> [Problem requirements]
Arrange the stretch of data from the line containing "Is exposed rock" through the line containing "3. green foliage" as a Markdown table with columns n and Line. Put the row number under n and each line's text under Line, leaving out blank lines.

[Supplied entries start]

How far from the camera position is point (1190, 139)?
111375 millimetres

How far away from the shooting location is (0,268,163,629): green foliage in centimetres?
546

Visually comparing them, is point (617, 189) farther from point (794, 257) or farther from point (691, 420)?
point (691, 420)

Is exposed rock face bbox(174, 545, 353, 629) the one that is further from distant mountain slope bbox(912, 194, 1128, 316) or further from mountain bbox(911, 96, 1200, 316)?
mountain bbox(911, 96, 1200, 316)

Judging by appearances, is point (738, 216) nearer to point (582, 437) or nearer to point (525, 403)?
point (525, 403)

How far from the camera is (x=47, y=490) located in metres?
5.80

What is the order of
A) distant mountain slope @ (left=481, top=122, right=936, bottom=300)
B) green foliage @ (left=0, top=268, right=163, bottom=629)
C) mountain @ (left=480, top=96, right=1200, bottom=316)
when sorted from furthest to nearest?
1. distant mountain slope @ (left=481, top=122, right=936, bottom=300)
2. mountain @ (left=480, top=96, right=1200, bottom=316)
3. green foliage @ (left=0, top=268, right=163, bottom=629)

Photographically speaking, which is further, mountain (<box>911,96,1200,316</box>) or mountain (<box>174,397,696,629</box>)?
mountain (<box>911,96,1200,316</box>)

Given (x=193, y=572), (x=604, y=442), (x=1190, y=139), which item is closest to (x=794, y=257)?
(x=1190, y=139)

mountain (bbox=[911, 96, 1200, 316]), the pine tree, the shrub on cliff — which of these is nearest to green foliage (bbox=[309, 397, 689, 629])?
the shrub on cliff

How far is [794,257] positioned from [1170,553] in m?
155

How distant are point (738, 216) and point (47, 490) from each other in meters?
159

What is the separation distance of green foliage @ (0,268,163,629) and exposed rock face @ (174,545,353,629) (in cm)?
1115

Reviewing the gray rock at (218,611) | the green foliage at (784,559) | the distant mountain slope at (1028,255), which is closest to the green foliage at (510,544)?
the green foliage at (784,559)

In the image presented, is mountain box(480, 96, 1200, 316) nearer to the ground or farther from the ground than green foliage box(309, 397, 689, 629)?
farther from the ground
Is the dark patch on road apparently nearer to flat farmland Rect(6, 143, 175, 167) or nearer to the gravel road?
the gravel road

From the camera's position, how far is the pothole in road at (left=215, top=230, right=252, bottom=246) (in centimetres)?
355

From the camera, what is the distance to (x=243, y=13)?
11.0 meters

[Supplied entries end]

> [Solution to this task]
| n | Line |
|---|---|
| 1 | Is exposed rock face bbox(174, 545, 353, 629) the one that is further from distant mountain slope bbox(912, 194, 1128, 316) or further from mountain bbox(911, 96, 1200, 316)? |
| 2 | mountain bbox(911, 96, 1200, 316) |
| 3 | Judging by appearances, is point (738, 216) nearer to point (582, 437) or nearer to point (525, 403)? |
| 4 | point (525, 403) |
| 5 | How far from the camera is (x=47, y=490) located in metres? |
| 6 | 5.80 |
| 7 | What is the order of |
| 8 | A) distant mountain slope @ (left=481, top=122, right=936, bottom=300) |
| 9 | B) green foliage @ (left=0, top=268, right=163, bottom=629) |
| 10 | C) mountain @ (left=480, top=96, right=1200, bottom=316) |
| 11 | when sorted from furthest to nearest? |
| 12 | 1. distant mountain slope @ (left=481, top=122, right=936, bottom=300) |
| 13 | 2. mountain @ (left=480, top=96, right=1200, bottom=316) |
| 14 | 3. green foliage @ (left=0, top=268, right=163, bottom=629) |